/DataScienceCourseProject

Coursera Getting and Cleaning Data Course Project

Primary LanguageR

DataScienceCourseProject

Coursera Getting and Cleaning Data Course Project

When executed, this script will download the data collected from the accelerometers from the Samsung Galaxy S smartphone generated in the Human Activity Recognition Using Smartphones Data Set

Once downloaded, the script will do the following:

  1. Merge the training and the test sets to create one data set
  2. Extract the measurements on the mean and standard deviation for each measurement
  3. Use descriptive activity names to name the activities in the data set
  4. Appropriately label the data set with descriptive variable name
  5. Create a new, independent tidy data set with the average of each variable for each activity and each subject - New data set name is TidyData.txt

Set working directory (left out for security)

datafileUrl <- "https://d396qusza40orc.cloudfront.net/getdata%2Fprojectfiles%2FUCI%20HAR%20Dataset.zip"
download.file(datafileUrl, destfile="ProjectData.zip", method="curl")

unzip(zipfile="ProjectData.zip")

list.files(dataPath, recursive=TRUE)
dataPath <- "UCI HAR Dataset"

Navigate to working directory to test data and create datasets

setwd(file.path(dataPath, "test"))
list.files()
##[1] "Inertial Signals" "subject_test.txt" "X_test.txt"          "y_test.txt"      

data_subject_test<-read.table("subject_test.txt", header=FALSE)
data_features_test<-read.table("x_test.txt", header=FALSE)
data_activity_test<-read.table("y_test.txt", header=FALSE)

Navigate to working directory to train data and create datasets

setwd("../train")
list.files()
##[1] "Inertial Signals"  "subject_train.txt" "X_train.txt"       "y_train.txt"      

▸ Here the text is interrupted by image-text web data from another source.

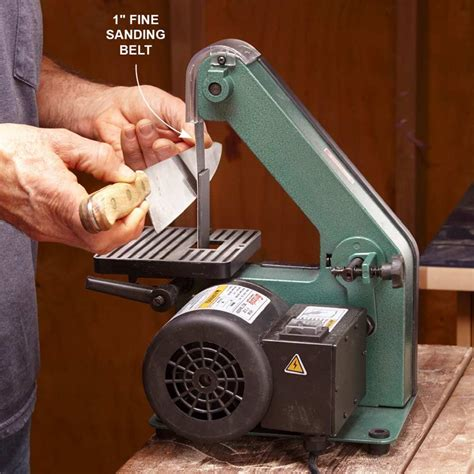 How To Use A Sander With A Regular Drill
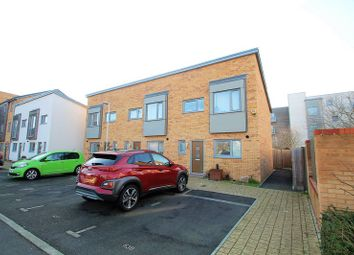 Thumbnail 2 bed end terrace house for sale in Cloud Close, Dartford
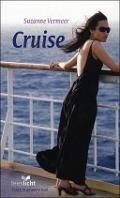 Bekijk details van Cruise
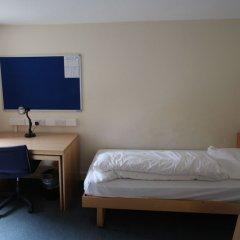 Отель Edinburgh Metro Youth Hostel Великобритания, Эдинбург - отзывы, цены и фото номеров - забронировать отель Edinburgh Metro Youth Hostel онлайн фото 3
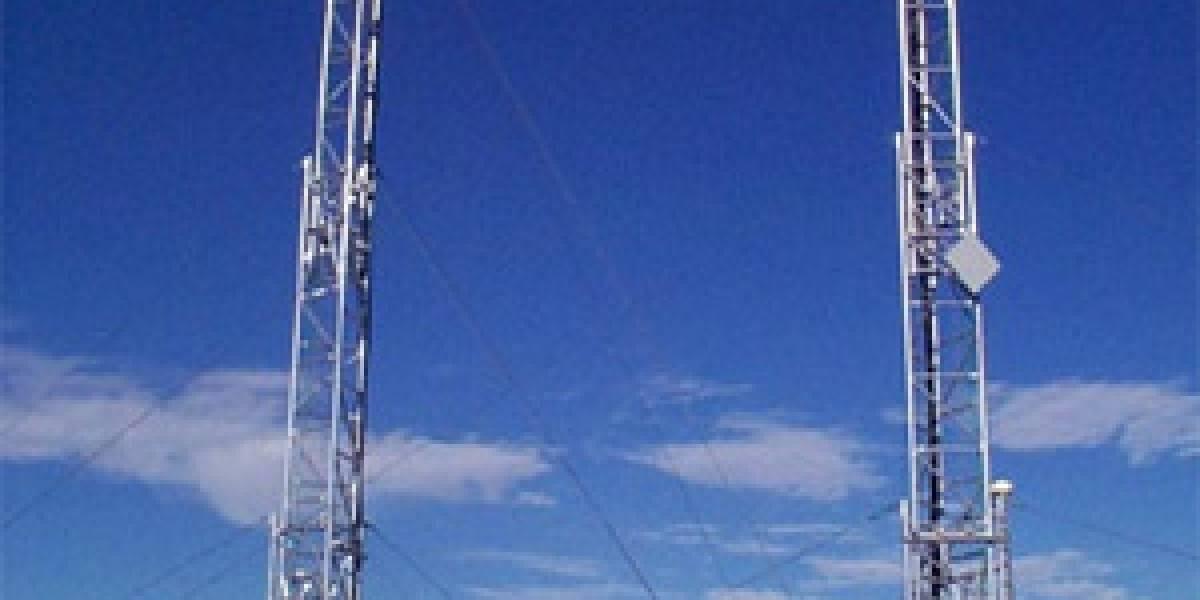 MOP de Chile lleva Internet a zonas rurales del país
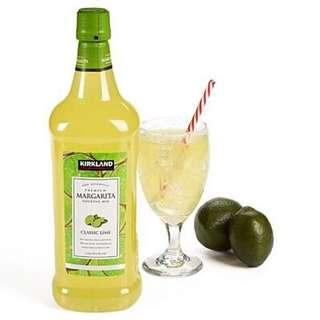 美國🇺🇸Kirkland Margarita Mix檸檬特飲🍹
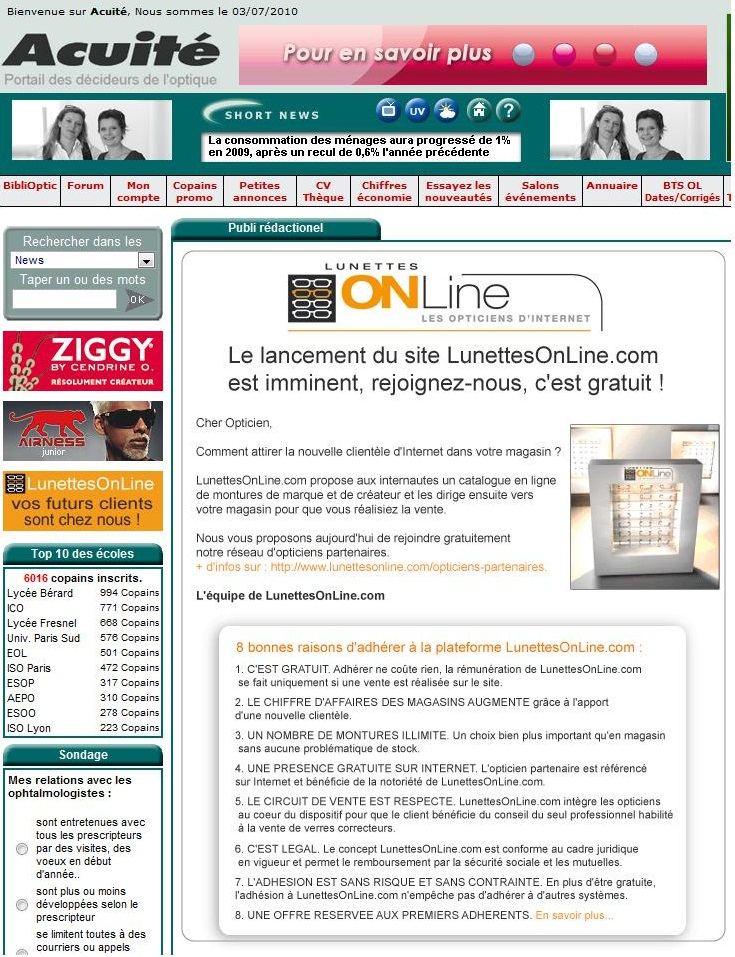 Proposition de lunette on line www.lunettesonline.com aux opticiens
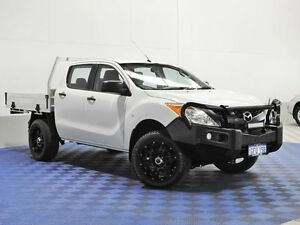 2012 Mazda BT-50 XT (4x4) White 6 Speed Manual Dual C/Chas East Rockingham Rockingham Area Preview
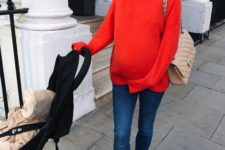 fall maternity outfit
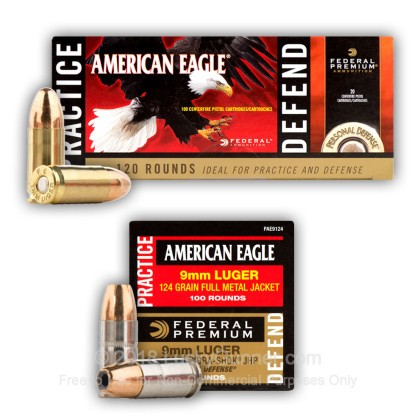 Image 11 of Federal 9mm Luger (9x19) Ammo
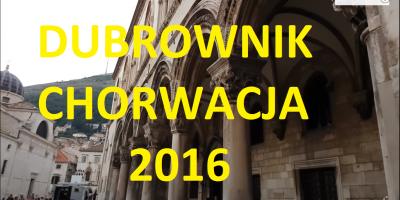 Dubrownik Chorwacja 2016 POLECAM ODWIEDZIĆ! - Galaxy S7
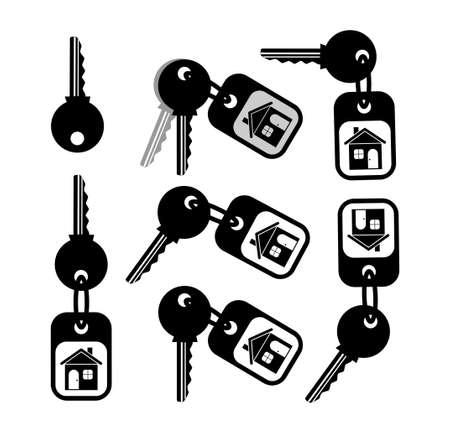 Key icon on white background Stock Vector - 14533360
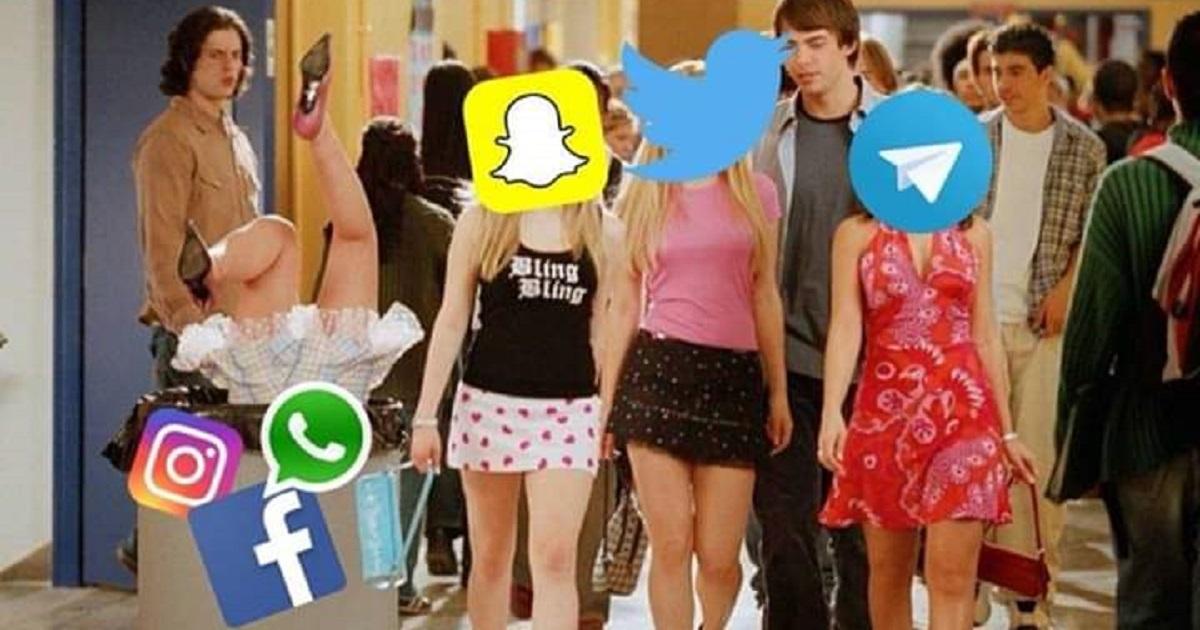 """""""La gente tuvo que prestarle atención al otro"""", y otras divertidas ironías de la caída de Facebook"""
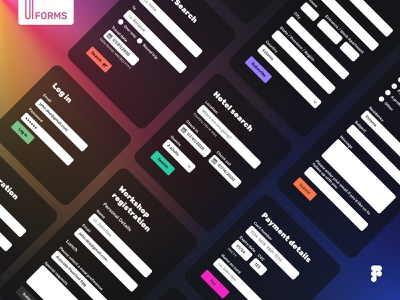 Form Templates in Figma ui design design system uikit mobile app interface ios design ux ui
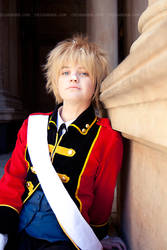 Hetalia Shoot: Britain by chisa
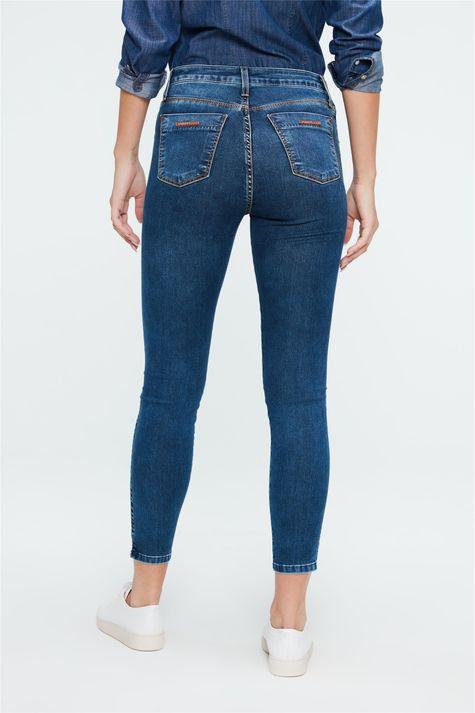Calca-Jegging-Jeans-Recortes-Laterais-Costas--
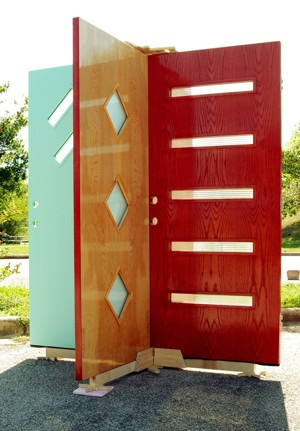 Modern front door styles reproduction century modern - Mid century front door ...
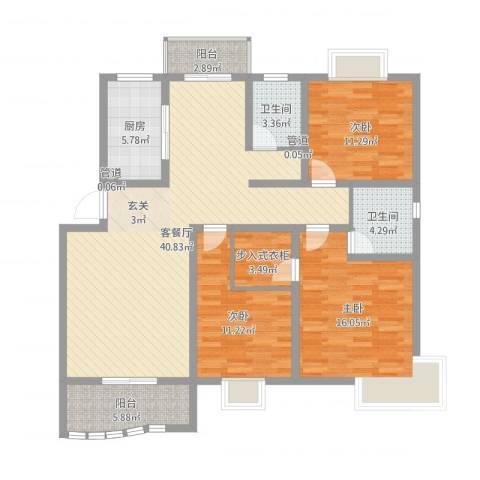 学林雅苑3室2厅2卫1厨131.00㎡户型图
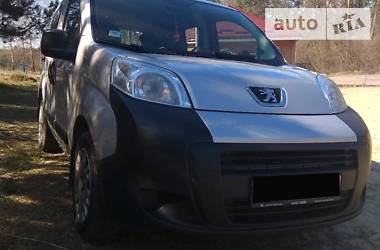 Peugeot Bipper пасс. 2013 в Рівному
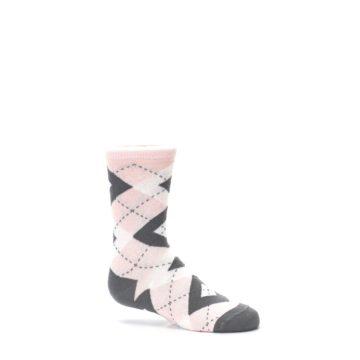 Image of Petal Pink Gray Junior Groomsmen Kid's Dress Socks (side-1-25)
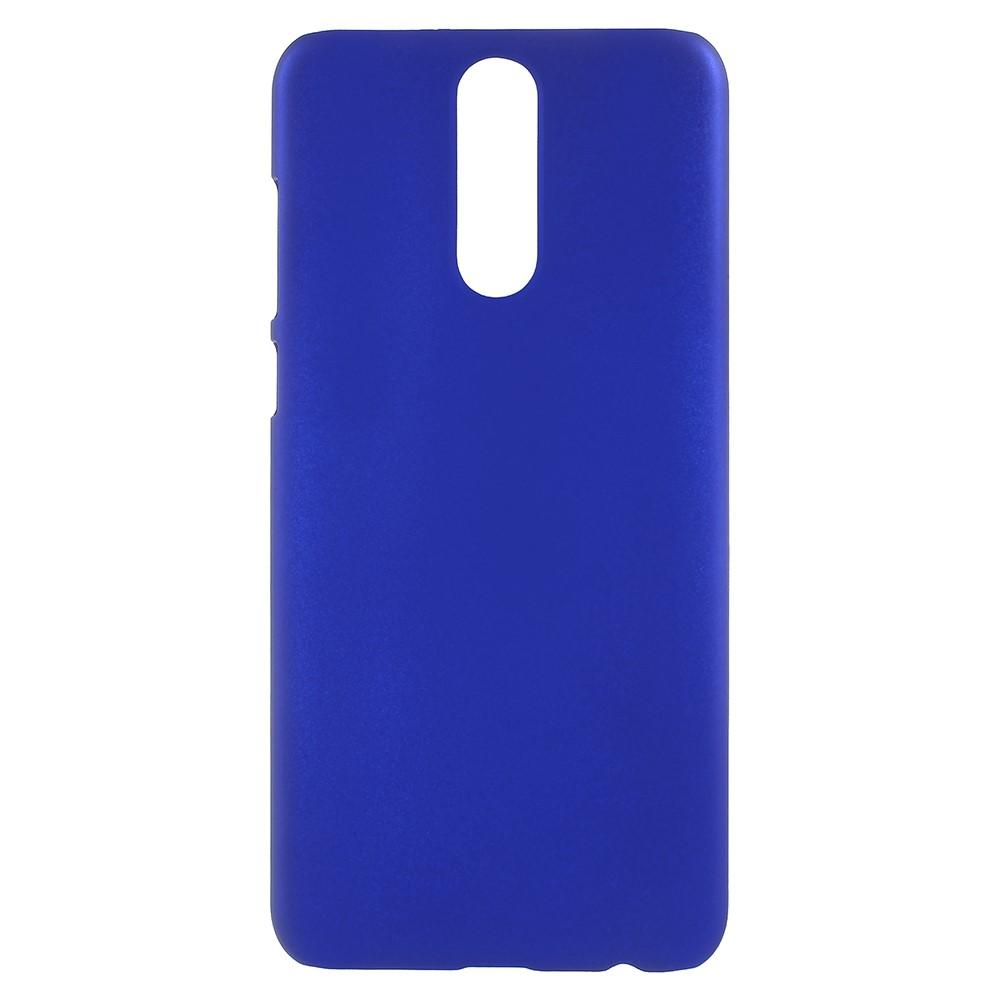Billede af Huawei Mate 10 Lite inCover Plastik Cover - Mørk Blå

data_subject_train <- read.table("subject_train.txt", header=FALSE)
data_features_train <- read.table("X_train.txt", header=FALSE)
data_activity_train <- read.table("y_train.txt", header=FALSE)

Merge data sets to create 1 data set

Combine dataframes with like rows

dataFeatures <- rbind(data_features_train, data_features_test)
dataSubject <- rbind(data_subject_train, data_subject_test)
dataActivity <- rbind(data_activity_train, data_activity_test)

Name columns appropriately

setwd("../")
dataFeaturesNames <- read.table("features.txt", header=FALSE)
names(dataFeatures) <- dataFeaturesNames$V2
names(dataSubject) <- c("Subject")
names(dataActivity) <- c("Activity")

dataSet <- cbind(dataSubject, dataActivity, dataFeatures)

Get subset of data column names for std() or mean()

Use grep() to find matching column names http://www.freeformatter.com/regex-tester.html Learn the hard way that R uses \ rather than \ to escape

dataSubsetNames <- dataFeaturesNames$V2[grep("mean\\(\\)|std\\(\\)", dataFeaturesNames$V2)]
dataSubsetNames <- as.character(dataSubsetNames)
dataSubsetNames <- c(dataSubsetNames, "Subject", "Activity")

dataSubset <- subset(dataSet,select=dataSubsetNames)

Update descriptive activity names to rename columns

prefix t = Time (noted in features_info.txt) prefix f = Frequency (noted in features_info.txt) Acc = Acceleration (noted in features_info.txt) Gyro = Gyroscope (noted in features_info.txt) Jerk = Leave as is Mag = Magnitude (noted in features_info.txt)

names(dataSubset) <- gsub("^t", "Time", names(dataSubset))
names(dataSubset) <- gsub("^f", "Frequency", names(dataSubset))
names(dataSubset) <- gsub("Acc", "Acceleration", names(dataSubset))
names(dataSubset) <- gsub("Gyro", "Gyroscope", names(dataSubset))
names(dataSubset) <- gsub("Mag", "Magnitude", names(dataSubset))

Create an average of values for each subject and activity

tidyData <- aggregate(.~ Subject * Activity, data=dataSubset, FUN=mean)

Save data to txt file

write.table(tidyData,"TidyData.txt", row.name=FALSE)